(EXTRACT PROVIDED):
+-------+

Can Chase Anderson end an “ugly” trend that has affected the Milwaukee Brewers over the past four seasons?
It was announced yesterday that Anderson will be the Opening Day starting pitcher for the Brew Crew this season. It is certainly an honor that Anderson deserves.
The problem, however, is that Brewers’ Opening Day starting pitchers over the last four seasons have gone on to have less-than-stellar seasons in the year they started Game One.
Anderson is the fifth different Opening Day starting pitcher for the Brewers in the last five years. The others: Yovani Gallardo (2014), Kyle Lohse (2015), Wily Peralta (2016) and Junior Guerra (2017).
The trend is that these last four pitchers mentioned in the previous paragraph had losing records that season they got the nod to start Opening Day: Gallardo went 8-11 in 2014; Lohse was 5-13 in 2015; Peralta ended 2016 at 7-11; and last year, Guerra ended the year with a 1-4 record. Needless to say, the Brewers are hopeful that Anderson can break this disturbing trend.

+-------+

(Items from a dataset):
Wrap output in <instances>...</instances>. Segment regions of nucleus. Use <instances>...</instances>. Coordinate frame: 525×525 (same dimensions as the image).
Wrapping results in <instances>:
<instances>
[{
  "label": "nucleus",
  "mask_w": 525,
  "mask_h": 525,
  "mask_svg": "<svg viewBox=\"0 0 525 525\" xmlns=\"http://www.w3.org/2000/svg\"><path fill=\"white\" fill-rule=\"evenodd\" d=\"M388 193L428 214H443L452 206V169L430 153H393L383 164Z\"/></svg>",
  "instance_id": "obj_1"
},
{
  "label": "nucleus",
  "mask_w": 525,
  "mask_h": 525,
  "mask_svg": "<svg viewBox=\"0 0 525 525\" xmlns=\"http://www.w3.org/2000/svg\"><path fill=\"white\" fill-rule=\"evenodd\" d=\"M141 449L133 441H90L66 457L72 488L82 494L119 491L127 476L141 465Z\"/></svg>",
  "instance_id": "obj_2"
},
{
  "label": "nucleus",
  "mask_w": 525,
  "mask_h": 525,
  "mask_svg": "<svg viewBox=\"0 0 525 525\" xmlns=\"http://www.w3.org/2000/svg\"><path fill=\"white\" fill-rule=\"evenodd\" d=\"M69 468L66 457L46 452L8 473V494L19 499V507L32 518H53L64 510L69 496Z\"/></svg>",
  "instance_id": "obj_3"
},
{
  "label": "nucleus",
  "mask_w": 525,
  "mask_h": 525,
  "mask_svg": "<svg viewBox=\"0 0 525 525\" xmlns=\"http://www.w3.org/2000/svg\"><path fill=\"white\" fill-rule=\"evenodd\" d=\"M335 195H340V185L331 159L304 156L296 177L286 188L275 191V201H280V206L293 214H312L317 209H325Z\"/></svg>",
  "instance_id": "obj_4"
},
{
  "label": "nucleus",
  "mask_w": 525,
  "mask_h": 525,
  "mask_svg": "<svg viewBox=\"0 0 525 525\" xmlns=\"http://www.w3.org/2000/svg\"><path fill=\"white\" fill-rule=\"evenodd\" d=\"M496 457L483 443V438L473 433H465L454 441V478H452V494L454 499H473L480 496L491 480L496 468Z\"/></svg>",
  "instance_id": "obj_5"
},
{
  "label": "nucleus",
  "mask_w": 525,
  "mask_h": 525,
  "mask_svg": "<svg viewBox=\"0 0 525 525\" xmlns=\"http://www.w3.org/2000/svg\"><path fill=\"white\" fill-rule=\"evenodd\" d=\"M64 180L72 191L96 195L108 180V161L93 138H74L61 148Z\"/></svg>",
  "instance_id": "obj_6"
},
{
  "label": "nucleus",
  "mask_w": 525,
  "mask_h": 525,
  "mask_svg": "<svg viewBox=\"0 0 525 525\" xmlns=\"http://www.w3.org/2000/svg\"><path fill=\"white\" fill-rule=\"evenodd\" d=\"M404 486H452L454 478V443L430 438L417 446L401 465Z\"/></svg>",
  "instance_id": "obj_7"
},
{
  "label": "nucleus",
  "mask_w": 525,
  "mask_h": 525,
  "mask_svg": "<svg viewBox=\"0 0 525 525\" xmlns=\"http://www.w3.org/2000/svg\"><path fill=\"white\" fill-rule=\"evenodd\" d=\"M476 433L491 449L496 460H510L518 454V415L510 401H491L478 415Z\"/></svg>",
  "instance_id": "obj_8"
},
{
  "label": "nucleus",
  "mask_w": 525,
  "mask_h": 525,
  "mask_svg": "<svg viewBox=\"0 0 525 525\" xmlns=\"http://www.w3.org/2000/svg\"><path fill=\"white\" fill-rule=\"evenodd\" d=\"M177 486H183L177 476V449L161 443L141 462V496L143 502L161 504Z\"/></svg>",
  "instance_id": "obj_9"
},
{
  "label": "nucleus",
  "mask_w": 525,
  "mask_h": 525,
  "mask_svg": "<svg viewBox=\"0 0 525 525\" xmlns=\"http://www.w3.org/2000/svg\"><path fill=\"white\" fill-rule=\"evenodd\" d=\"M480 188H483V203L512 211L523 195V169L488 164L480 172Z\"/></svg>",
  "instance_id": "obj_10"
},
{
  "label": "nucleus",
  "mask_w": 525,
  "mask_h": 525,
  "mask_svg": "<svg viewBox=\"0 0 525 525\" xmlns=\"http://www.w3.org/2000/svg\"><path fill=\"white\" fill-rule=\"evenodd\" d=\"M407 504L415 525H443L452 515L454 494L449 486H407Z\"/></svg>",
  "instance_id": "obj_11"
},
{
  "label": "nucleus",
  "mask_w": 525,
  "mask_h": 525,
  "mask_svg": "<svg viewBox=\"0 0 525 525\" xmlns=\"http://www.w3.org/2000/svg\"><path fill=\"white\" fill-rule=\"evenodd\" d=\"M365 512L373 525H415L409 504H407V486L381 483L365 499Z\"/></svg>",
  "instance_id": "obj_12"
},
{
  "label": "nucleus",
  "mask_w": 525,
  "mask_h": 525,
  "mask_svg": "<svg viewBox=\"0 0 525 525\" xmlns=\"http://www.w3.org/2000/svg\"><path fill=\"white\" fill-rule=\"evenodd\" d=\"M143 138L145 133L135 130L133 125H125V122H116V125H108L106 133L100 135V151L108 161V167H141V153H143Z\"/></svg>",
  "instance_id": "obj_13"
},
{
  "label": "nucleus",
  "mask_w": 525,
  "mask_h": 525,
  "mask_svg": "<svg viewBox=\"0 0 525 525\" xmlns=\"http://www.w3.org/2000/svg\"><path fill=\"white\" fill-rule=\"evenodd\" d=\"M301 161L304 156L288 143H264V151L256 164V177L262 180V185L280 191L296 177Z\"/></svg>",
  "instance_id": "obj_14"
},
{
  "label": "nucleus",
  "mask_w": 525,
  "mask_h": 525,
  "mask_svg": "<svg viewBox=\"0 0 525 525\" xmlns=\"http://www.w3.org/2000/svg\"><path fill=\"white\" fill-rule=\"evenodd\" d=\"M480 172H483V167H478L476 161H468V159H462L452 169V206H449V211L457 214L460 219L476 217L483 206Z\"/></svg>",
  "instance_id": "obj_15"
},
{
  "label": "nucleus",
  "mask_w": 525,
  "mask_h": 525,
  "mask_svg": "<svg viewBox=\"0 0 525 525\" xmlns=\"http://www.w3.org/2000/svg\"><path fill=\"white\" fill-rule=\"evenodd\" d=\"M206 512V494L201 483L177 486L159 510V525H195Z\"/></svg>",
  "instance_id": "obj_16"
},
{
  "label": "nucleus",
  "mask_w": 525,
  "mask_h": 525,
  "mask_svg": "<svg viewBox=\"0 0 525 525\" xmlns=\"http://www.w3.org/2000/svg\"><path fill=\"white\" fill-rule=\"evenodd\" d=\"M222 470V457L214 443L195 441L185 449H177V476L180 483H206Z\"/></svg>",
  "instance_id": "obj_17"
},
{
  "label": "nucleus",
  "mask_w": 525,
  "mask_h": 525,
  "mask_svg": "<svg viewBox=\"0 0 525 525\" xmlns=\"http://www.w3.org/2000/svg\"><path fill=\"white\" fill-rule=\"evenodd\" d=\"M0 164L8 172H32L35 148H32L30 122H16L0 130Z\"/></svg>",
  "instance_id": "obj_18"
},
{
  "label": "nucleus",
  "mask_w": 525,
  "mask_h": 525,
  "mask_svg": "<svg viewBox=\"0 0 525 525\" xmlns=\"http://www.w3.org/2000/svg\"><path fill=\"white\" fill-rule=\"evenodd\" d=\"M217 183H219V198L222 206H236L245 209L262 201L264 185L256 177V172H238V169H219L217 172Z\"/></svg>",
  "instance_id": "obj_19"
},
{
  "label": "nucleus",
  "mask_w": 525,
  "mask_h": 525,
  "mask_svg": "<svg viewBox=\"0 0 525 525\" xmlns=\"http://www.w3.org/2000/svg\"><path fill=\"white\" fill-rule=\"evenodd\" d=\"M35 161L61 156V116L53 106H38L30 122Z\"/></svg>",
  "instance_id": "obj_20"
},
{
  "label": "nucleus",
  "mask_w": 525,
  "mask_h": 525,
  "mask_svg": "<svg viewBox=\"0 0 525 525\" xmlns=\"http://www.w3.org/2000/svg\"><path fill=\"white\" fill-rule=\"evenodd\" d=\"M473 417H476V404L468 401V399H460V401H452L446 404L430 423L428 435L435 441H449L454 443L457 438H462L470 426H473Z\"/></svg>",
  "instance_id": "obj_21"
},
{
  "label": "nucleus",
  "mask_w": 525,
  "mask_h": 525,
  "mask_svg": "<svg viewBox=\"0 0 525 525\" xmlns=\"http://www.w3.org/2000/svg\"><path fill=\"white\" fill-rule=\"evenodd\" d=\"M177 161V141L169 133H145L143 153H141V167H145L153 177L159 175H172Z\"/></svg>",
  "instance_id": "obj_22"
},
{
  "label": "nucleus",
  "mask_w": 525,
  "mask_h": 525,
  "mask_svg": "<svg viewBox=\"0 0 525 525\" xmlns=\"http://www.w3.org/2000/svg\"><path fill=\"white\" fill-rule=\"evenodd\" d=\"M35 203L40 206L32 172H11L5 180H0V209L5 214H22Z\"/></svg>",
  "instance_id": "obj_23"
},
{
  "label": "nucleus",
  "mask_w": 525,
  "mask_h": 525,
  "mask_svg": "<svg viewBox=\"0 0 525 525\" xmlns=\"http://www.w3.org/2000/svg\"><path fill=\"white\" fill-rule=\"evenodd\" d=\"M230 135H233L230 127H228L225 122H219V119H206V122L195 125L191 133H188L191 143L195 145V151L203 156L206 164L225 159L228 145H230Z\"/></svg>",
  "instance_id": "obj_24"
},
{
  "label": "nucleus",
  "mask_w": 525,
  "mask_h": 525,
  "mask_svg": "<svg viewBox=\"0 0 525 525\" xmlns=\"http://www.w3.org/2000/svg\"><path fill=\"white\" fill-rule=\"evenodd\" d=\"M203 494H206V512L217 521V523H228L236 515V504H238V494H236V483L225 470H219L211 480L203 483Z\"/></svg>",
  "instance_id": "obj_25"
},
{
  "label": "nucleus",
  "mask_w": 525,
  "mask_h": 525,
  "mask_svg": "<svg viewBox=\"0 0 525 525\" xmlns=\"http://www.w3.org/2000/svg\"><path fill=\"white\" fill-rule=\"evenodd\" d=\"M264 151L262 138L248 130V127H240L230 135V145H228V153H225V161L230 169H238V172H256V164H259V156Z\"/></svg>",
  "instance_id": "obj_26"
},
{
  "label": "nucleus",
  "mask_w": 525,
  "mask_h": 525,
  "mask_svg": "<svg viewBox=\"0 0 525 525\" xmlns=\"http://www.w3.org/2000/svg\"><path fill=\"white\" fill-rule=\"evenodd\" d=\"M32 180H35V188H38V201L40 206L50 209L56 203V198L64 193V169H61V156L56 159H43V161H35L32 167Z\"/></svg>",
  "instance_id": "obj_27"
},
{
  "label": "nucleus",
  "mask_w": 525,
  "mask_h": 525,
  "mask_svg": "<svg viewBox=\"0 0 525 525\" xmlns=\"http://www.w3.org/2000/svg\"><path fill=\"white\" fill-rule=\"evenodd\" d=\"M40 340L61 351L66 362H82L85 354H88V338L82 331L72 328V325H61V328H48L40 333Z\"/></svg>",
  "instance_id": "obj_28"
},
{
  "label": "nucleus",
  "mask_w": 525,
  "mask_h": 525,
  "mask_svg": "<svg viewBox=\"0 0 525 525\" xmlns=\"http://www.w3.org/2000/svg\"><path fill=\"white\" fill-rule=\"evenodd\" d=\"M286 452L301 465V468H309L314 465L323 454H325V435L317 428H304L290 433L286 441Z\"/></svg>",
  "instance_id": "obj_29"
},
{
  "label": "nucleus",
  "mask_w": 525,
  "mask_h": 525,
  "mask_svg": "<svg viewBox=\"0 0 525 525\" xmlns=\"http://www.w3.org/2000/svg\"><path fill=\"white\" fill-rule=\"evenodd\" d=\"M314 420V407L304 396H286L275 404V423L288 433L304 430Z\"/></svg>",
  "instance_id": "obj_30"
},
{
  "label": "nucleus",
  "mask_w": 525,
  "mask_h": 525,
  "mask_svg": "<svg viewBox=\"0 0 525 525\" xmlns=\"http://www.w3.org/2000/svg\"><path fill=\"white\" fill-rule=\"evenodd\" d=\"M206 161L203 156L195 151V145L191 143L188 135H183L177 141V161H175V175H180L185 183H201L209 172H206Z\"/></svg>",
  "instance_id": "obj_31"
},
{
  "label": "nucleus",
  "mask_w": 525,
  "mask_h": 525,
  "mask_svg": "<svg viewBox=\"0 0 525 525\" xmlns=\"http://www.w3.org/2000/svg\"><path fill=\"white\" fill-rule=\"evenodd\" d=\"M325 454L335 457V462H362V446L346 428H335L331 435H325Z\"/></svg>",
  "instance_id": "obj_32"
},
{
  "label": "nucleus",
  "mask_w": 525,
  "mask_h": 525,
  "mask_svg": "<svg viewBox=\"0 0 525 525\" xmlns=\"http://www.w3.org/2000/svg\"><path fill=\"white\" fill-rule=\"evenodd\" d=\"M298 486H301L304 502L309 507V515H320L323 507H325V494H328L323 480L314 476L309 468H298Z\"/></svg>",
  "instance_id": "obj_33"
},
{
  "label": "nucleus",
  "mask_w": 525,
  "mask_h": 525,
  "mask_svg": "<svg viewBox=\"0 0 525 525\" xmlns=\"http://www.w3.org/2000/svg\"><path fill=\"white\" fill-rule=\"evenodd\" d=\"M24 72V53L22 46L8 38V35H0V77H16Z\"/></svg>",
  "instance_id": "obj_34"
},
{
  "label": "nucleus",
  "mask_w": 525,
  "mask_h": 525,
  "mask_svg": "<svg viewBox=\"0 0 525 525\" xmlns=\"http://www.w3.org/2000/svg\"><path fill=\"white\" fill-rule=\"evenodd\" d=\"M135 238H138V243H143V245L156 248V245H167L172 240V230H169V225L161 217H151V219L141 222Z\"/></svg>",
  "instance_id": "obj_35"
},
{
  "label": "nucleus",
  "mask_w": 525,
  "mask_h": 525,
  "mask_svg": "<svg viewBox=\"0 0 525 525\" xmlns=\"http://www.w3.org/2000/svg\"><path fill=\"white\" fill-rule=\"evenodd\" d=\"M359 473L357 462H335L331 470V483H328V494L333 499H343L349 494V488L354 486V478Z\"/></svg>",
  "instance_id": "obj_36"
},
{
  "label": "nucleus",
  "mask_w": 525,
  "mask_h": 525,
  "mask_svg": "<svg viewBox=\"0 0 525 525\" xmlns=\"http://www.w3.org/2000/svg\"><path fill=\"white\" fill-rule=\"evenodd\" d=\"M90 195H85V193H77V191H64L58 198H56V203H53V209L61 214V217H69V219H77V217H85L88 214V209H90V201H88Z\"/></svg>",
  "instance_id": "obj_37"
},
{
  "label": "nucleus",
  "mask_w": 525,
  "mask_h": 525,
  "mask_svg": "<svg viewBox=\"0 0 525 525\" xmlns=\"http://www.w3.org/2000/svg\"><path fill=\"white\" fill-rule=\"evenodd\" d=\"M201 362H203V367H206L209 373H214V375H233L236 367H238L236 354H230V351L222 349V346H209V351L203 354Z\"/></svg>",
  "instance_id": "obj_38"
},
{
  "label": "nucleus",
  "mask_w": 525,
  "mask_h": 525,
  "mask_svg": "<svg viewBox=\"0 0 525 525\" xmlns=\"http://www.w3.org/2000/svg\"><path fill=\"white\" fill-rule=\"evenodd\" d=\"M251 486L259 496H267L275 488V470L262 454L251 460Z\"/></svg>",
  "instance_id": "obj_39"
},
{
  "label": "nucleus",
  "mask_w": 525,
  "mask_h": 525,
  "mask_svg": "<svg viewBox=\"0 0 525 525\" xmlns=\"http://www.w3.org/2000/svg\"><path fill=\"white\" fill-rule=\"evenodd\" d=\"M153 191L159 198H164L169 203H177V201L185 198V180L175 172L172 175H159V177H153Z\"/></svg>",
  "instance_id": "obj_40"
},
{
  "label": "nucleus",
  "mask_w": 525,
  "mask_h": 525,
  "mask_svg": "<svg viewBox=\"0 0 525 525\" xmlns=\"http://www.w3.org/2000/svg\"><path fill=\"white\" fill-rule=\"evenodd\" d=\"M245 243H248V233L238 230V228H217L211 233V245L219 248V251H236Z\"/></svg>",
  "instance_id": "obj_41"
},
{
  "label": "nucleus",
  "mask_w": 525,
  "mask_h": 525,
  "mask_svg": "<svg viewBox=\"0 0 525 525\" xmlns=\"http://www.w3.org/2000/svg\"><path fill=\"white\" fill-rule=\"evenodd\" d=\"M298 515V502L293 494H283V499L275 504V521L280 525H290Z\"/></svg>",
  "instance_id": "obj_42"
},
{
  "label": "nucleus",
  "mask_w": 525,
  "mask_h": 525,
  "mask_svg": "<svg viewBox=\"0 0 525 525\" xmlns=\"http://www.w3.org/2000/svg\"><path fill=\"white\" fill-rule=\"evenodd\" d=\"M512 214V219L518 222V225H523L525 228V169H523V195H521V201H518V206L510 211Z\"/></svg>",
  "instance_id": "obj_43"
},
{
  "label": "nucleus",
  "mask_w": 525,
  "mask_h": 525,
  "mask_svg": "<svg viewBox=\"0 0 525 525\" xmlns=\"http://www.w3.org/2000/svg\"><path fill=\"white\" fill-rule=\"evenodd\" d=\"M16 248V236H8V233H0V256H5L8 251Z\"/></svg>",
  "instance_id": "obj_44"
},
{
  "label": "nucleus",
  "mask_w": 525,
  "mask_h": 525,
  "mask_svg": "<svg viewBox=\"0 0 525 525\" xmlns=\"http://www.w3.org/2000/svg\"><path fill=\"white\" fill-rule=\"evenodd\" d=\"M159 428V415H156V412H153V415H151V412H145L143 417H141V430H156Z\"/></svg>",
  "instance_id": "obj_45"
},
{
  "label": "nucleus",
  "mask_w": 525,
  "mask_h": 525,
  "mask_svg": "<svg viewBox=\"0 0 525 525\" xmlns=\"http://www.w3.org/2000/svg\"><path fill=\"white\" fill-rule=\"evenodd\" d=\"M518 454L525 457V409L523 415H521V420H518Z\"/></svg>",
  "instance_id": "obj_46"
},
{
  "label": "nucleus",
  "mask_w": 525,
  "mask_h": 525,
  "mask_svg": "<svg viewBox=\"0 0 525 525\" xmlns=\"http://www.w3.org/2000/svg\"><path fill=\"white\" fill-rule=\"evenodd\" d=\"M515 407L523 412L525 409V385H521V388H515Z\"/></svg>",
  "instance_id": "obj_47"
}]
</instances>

+-------+

(WHAT YOU NEED TO DO):
1) Transcribe the passage of the article on the Brewers' Opening Day starters, starting with "Anderson is the" and going on through "this disturbing trend.".
2) Answer these questions using the article on the Brewers' Opening Day starters:
(a) What role was Chase Anderson announced for this season?
(b) Which pitcher started Opening Day for the Brewers in 2015?
(c) What record did Junior Guerra finish with in the season he started Opening Day?

(ANSWERS PER TASK):
1)
Anderson is the fifth different Opening Day starting pitcher for the Brewers in the last five years. The others: Yovani Gallardo (2014), Kyle Lohse (2015), Wily Peralta (2016) and Junior Guerra (2017).
The trend is that these last four pitchers mentioned in the previous paragraph had losing records that season they got the nod to start Opening Day: Gallardo went 8-11 in 2014; Lohse was 5-13 in 2015; Peralta ended 2016 at 7-11; and last year, Guerra ended the year with a 1-4 record. Needless to say, the Brewers are hopeful that Anderson can break this disturbing trend.

2)
(a) Opening Day starting pitcher for the Brewers
(b) Kyle Lohse
(c) 1-4